# TASK GOAL
The answer must be a bare number: the count of lines below that contain "sequence".

# Collected data entries
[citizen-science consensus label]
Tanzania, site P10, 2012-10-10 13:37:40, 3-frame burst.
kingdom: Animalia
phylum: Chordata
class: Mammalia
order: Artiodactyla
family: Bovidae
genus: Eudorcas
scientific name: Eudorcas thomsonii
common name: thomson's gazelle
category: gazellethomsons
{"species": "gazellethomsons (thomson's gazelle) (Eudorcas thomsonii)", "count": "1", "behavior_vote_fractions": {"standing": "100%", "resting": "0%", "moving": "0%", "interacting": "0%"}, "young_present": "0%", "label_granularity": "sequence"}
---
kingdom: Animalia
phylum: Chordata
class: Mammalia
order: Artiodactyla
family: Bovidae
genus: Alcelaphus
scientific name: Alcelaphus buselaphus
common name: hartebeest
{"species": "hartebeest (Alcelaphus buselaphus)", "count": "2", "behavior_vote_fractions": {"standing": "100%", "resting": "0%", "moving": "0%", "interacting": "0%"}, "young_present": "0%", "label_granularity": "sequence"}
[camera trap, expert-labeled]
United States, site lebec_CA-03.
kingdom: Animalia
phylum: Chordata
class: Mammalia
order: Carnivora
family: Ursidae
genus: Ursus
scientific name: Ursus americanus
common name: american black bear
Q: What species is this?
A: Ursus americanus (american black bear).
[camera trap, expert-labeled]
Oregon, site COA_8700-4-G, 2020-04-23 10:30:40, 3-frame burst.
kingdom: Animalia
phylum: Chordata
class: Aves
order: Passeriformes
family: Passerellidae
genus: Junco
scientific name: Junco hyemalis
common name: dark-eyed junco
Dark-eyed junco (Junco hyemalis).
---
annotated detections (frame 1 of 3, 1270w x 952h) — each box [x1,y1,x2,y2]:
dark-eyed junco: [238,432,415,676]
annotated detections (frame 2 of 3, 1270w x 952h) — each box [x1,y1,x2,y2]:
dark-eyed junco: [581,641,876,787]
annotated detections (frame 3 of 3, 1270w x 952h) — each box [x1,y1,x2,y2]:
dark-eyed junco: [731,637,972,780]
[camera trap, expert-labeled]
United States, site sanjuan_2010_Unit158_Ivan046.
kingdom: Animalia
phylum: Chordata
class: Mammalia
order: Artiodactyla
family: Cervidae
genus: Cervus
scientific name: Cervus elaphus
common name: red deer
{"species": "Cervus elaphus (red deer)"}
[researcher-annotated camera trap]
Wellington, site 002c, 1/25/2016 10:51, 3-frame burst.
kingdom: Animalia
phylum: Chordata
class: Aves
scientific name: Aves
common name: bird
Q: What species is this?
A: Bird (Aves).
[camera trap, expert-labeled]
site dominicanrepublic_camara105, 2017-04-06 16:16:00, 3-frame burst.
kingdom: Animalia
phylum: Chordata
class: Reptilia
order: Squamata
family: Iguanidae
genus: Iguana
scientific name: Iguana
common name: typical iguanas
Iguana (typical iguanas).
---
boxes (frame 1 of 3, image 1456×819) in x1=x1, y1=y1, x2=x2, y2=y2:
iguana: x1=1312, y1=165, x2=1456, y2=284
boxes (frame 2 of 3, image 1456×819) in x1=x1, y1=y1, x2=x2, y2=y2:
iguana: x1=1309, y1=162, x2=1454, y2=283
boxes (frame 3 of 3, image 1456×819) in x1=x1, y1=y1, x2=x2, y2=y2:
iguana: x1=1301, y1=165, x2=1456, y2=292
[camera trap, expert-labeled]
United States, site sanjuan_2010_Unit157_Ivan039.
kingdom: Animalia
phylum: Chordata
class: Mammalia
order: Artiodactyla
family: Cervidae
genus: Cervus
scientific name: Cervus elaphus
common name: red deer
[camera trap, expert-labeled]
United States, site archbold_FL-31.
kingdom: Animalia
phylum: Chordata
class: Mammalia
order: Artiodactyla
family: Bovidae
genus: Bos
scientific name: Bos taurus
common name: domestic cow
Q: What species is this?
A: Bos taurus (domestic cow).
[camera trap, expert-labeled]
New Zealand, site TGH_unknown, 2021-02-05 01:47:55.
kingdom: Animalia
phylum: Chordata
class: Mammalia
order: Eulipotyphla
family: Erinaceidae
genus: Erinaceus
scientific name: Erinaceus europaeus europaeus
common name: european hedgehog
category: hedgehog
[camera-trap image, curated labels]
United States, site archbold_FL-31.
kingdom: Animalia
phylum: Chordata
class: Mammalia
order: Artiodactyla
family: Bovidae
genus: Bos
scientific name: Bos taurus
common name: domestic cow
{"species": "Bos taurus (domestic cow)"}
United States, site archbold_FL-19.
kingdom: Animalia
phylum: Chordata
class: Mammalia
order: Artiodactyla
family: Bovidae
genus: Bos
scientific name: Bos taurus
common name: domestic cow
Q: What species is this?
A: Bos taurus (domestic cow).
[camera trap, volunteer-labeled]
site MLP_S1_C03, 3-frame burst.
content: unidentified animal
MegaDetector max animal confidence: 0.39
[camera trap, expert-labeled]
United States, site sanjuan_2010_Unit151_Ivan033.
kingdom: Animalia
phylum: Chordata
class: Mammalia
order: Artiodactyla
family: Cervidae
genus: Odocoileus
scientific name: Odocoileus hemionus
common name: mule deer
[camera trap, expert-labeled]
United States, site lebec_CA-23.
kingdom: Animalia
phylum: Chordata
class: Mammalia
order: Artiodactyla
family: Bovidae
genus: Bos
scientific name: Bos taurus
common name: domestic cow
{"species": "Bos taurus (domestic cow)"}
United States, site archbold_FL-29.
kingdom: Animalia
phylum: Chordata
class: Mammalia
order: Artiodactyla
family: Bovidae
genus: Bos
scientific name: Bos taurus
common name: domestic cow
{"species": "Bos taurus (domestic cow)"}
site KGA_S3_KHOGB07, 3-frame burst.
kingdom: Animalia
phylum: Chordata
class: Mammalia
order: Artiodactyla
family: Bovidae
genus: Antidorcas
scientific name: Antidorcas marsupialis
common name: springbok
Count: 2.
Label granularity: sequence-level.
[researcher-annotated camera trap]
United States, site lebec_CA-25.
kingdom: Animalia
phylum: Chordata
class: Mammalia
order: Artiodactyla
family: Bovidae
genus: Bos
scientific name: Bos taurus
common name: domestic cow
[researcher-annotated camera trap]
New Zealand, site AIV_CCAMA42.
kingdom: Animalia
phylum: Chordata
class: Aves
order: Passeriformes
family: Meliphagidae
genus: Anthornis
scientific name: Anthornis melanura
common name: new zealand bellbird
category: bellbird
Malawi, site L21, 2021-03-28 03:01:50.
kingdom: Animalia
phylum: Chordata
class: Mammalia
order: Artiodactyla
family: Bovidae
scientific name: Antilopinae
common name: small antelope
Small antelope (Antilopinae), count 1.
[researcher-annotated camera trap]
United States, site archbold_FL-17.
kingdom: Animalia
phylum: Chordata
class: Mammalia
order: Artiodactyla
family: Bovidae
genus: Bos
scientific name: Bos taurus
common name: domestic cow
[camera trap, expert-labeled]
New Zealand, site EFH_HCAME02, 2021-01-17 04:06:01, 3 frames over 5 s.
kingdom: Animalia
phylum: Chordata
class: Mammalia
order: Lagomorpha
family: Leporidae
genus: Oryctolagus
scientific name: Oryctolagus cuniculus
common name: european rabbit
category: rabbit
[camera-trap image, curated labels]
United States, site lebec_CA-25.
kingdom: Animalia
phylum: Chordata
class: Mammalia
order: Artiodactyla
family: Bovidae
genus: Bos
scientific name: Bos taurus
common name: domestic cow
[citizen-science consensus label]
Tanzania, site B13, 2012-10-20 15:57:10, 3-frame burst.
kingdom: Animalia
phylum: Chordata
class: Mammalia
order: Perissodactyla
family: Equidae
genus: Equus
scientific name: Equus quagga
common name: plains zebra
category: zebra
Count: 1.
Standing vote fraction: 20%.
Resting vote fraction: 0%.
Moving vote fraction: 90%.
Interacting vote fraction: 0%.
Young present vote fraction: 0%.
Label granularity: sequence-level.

# WRITTEN SOLUTION
4